The World Bank has stated that the Central Bank of Nigeria’s low-interest loans undermines commercial banks that lend on a risk-adjusted pricing basis and needs to be dialled down
This was disclosed by the World bank in a document titled ‘Nigeria Development Update (June 2022): The Continuing Urgency of Business Unusual.’
The CBN decided to maintain a 5% annual interest rate for its development finance activities or intervention funds through March 2023.
This comes on the heels of the monetary policy committee’s decision to raise benchmark monetary policy interest rates from 11.5% to 13%. This type of rate hike frequently leads to an increase in lending rates across the board.
What the World Bank is saying
World Bank said, “The CBN’s continued provision of heavily subsidised funding to certain sectors undermines commercial banks that lend on a risk-adjusted pricing basis and needs to be dialled down.

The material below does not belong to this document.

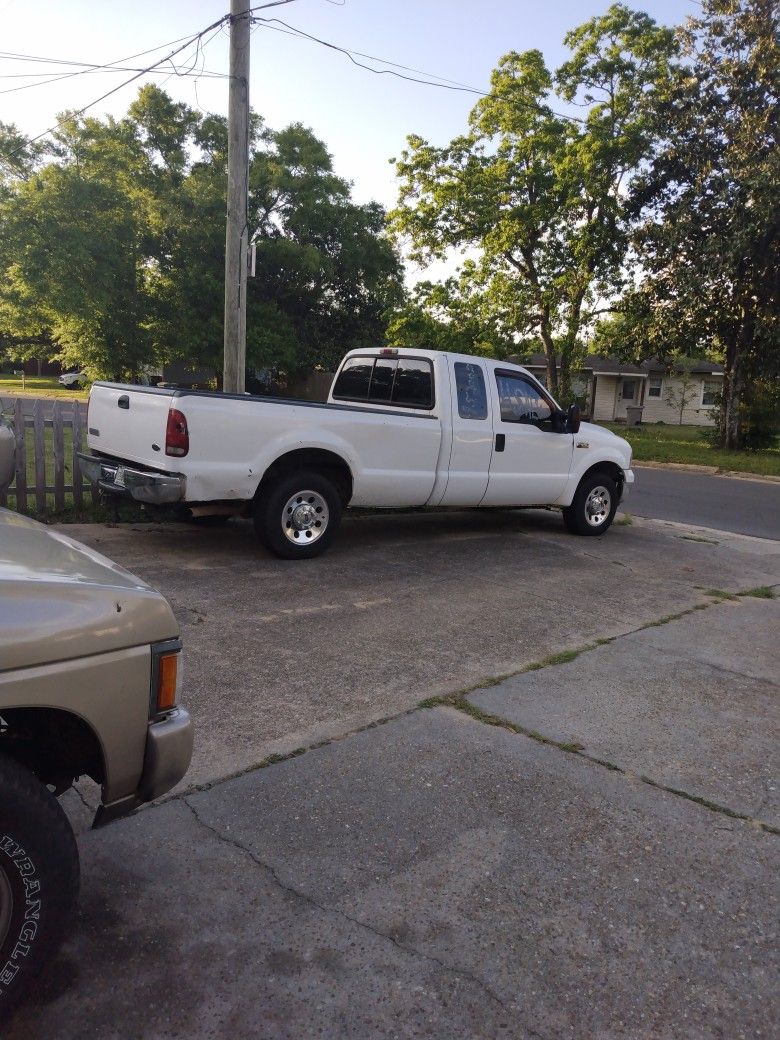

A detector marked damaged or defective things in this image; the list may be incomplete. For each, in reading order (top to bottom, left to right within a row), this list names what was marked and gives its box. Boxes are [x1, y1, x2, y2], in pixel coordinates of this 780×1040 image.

crack in pavement [179, 794, 515, 1015]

The Bank stated that CBN didn’t publicly evaluate the impact of additional interventions as the credits from the apex bank to the private sector surged. The bank said, “CBN disbursements are growing in funding the private sector, with the CBN’s share of private sector credit rising from about 6.5 per cent at end-2019 to 10 per cent by end-2021. Although some of the COVID-related tools deployed by the CBN are being phased out (e.g., the moratorium on principal repayments on CBN-funded credits lapsed in March 2022), the Central Bank has introduced new intervention facilities without a publicly available evaluation of their impact.”
The bank added, “The CBN also stepped up disbursements and kept the monetary policy rate unchanged at 11.5 percent from September 2020 until May 2022. On March 15, 2022, the CBN extended the five per cent per annum interest rate on its development finance intervention funds for one more year through end-February 2023.”
What you should know
Under the CBN interventions, the 5% per annum interest rate paid by the receivers of the loan is akin to a subsidy as the loans originally attract an interest rate of 9% per annum. And even at 9%, the rate is still a huge discount when compared to high rates charged by commercial banks.
The apex bank’s decision to keep intervention fund interest rates at 5% reflects its goal to continue to encourage economic growth in key sectors that it funds while allowing rate increases in other areas.
Inflationary tendencies have been driven by higher energy charges and rising food prices from two of the industries that have benefited the most from subsidized interest rates (power and agriculture, respectively).
Nonetheless, the cost of capital has risen as Nigerian commercial banks adopted interest rate hikes for loans of up to 200 basis points (2 per cent).